Он встал. Жёстко. Резко.

На мгновение глаза Ветты дрогнули. Первый раз — неуверенность. Первый раз — сбой.

— Нет… — прошептала она.

Но было поздно.

Он ушёл.

Ветта осталась стоять. Одинокая, как кукла в витрине.

Жорик видел всё это, прижавшись к стеклу, как ребёнок в лужу к экрану старого телевизора.

Она выбежала. Каблуки стучали по плитке. Лицо — растерянное. Губы — смазаны. Плечи дрожали.

Он пошёл за ней по улице. Увидел, как она садится в машину. Её волосы спутаны. Тушь — размазана. Машина тронулась. Унесла её прочь.

Он остался стоять. На холоде. Один.

«Что это было?» — думал он.

И сразу же: «Что это значит для меня?»

Потом медленно пошёл. Куда — не знал.

Он оказался в комнате. Не в своей. Неважно. Чей-то съёмный угол. Окно открыто. Ночь липкая, влажная, как раздавленный фрукт.

На столе — стакан с чем-то. В руке — чье-то белье. Старые обои. Те самые из прошлой жизни.

Он пил.

«Она показала себя. Но не отдалась никому. Потому что она — выше. А я — ниже. Гораздо ниже.»

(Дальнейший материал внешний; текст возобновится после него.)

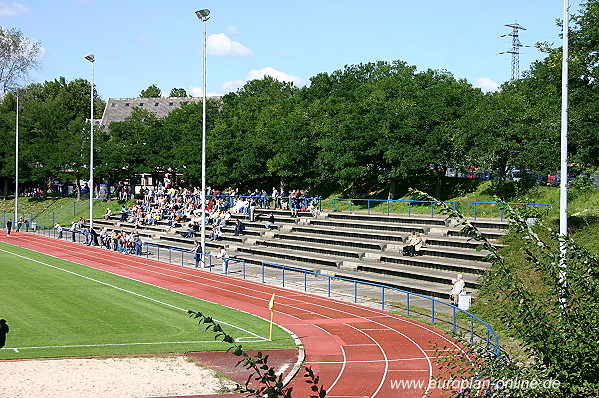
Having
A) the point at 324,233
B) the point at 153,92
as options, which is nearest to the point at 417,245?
the point at 324,233

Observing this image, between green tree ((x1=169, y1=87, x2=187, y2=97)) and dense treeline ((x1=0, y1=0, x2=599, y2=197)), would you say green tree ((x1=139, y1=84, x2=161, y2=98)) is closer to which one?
green tree ((x1=169, y1=87, x2=187, y2=97))

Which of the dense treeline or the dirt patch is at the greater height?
the dense treeline

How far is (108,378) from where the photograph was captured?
627 inches

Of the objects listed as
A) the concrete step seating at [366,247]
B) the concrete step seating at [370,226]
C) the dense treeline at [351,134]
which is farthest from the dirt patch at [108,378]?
the concrete step seating at [370,226]

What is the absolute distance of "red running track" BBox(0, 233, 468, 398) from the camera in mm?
15992

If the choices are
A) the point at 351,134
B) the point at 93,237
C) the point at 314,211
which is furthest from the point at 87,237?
the point at 351,134

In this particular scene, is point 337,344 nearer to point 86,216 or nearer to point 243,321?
point 243,321

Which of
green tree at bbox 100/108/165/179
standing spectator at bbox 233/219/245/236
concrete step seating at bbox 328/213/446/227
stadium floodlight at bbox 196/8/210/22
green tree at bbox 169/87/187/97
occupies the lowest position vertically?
standing spectator at bbox 233/219/245/236

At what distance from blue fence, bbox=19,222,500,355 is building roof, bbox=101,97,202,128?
68211 millimetres

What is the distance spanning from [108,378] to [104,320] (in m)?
7.20

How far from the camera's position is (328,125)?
164 feet

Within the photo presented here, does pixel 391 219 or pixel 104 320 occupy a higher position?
pixel 391 219

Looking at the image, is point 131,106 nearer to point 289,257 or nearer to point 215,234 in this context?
point 215,234

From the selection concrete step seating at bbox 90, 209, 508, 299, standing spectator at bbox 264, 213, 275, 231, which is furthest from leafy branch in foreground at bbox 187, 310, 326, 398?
standing spectator at bbox 264, 213, 275, 231
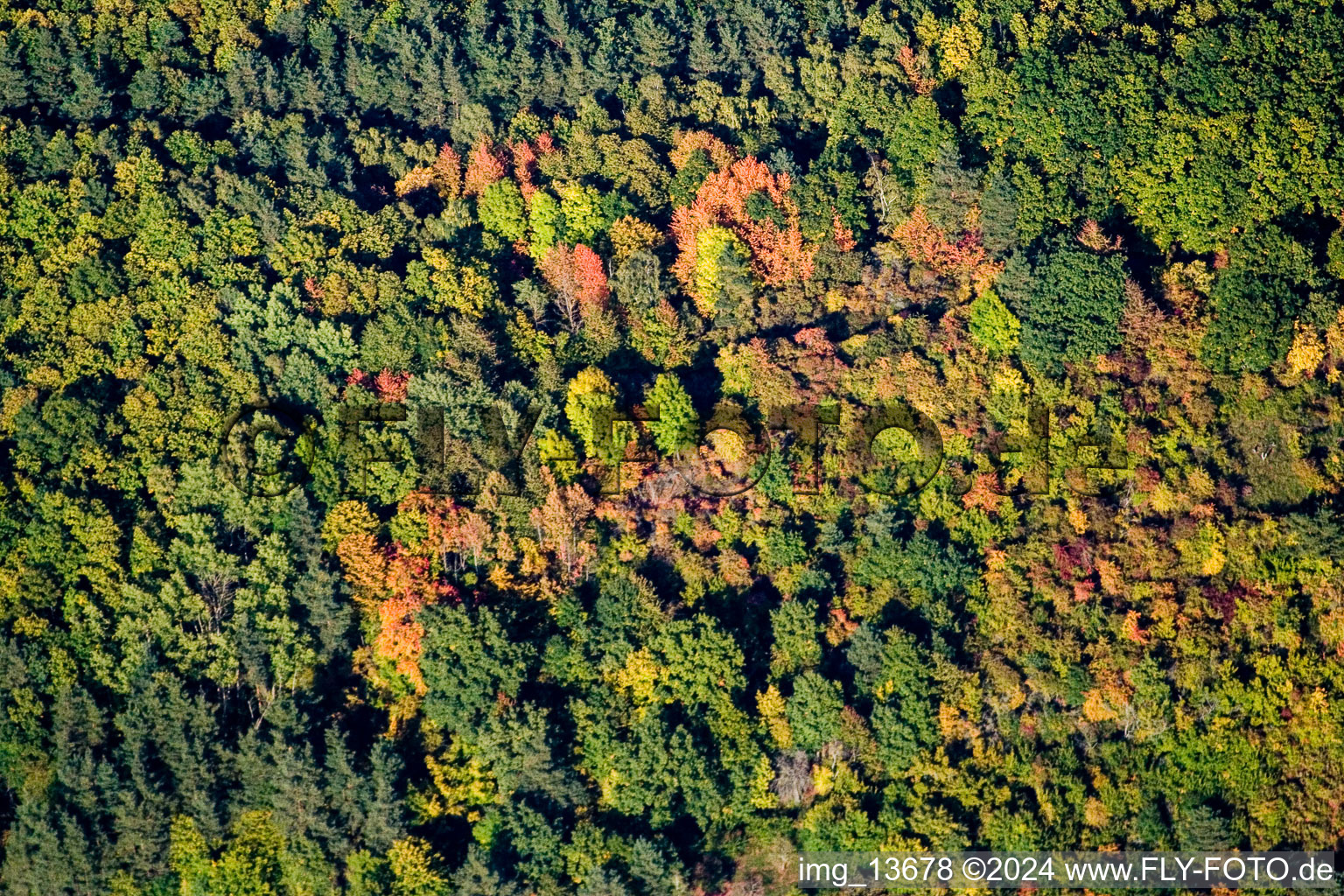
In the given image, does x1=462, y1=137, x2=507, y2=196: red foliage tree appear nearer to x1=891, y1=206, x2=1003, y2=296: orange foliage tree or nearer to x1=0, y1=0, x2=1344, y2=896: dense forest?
x1=0, y1=0, x2=1344, y2=896: dense forest

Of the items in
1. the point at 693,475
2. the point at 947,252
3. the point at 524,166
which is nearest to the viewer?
the point at 693,475

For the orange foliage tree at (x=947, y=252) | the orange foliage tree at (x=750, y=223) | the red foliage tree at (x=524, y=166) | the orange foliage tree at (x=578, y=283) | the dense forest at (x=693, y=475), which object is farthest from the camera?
the red foliage tree at (x=524, y=166)

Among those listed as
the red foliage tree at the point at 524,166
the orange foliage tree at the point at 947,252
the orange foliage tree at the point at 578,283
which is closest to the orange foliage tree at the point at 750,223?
the orange foliage tree at the point at 578,283

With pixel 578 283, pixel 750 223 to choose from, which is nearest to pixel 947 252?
pixel 750 223

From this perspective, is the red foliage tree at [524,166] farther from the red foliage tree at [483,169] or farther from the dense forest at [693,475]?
the red foliage tree at [483,169]

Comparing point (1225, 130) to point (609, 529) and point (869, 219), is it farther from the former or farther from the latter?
point (609, 529)

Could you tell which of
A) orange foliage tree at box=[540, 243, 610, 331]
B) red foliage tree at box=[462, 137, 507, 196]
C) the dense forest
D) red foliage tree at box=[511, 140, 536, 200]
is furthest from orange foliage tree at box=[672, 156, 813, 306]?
red foliage tree at box=[462, 137, 507, 196]

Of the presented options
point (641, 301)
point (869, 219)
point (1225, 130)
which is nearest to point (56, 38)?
point (641, 301)

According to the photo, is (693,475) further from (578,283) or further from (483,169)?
(483,169)
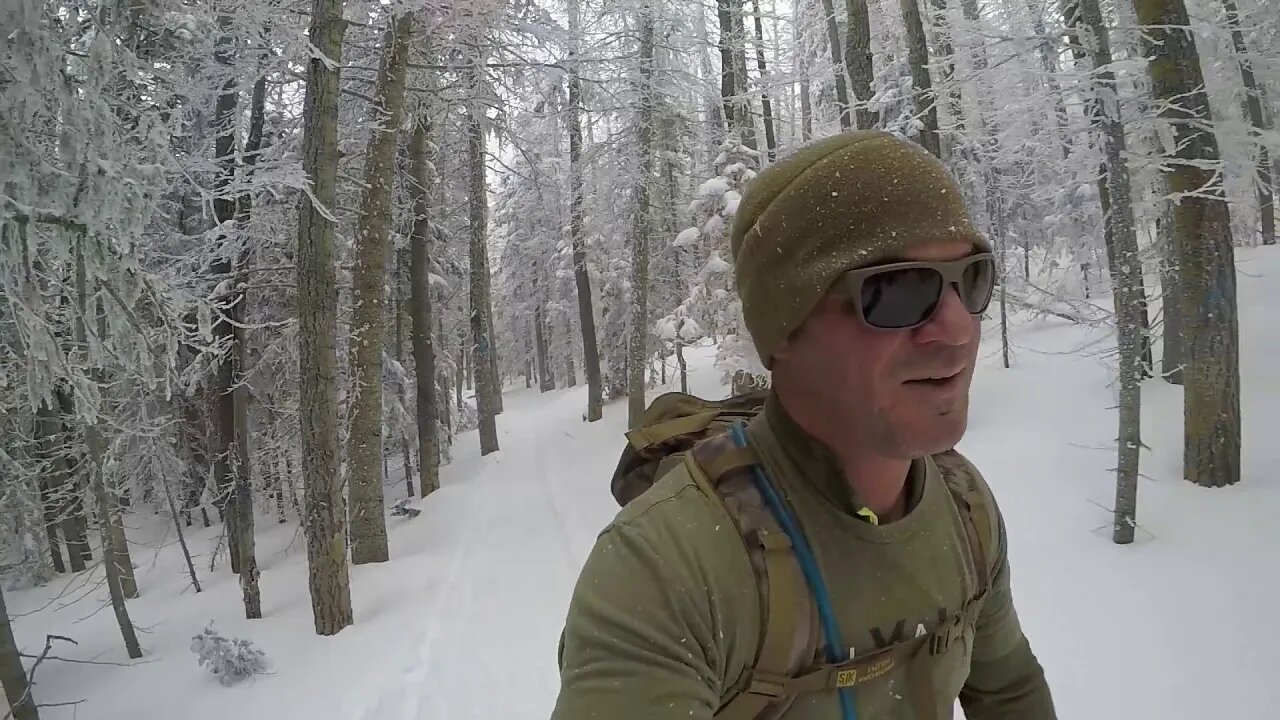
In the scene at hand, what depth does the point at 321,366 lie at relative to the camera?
717 cm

Он попытался лечь, но не смог. Встал. Ходил кругами. Смотрел на зеркало. Видел в нём не себя — отражение в стекле. Того окна. Где он был зрителем.

«Я не спал с ней. Но я входил в неё каждым взглядом. А она… она входила в меня каждый раз, когда смотрела мимо.»

Он плакал. Сам того не замечая.

Не как ребёнок.

Как взрослый, которого никто никогда не выберет или как собака в приюте, слишком большая для квартиры, но непородистая для дома.

«Я думал, что боль проходит. Но она растёт. Как опухоль. Как вторая кожа. Как камера, которая не выключается.»

Он достал камеру.

Включил.

Навёл на свою тень в окне.

Щёлк.

Потом — в зеркало.

Щёлк.

В бокал.

Щёлк.

«Если уж меня никто не любит — пусть хотя бы я буду доказательством, что я был. Хоть на фотографии.»

Он бросил белье в ящик.

Вытер губы.

Сел.

И начал писать.

«Я хотел кричать. Но камера делала это за меня.
Каждое фото — мой крик. Которого никто не услышит.»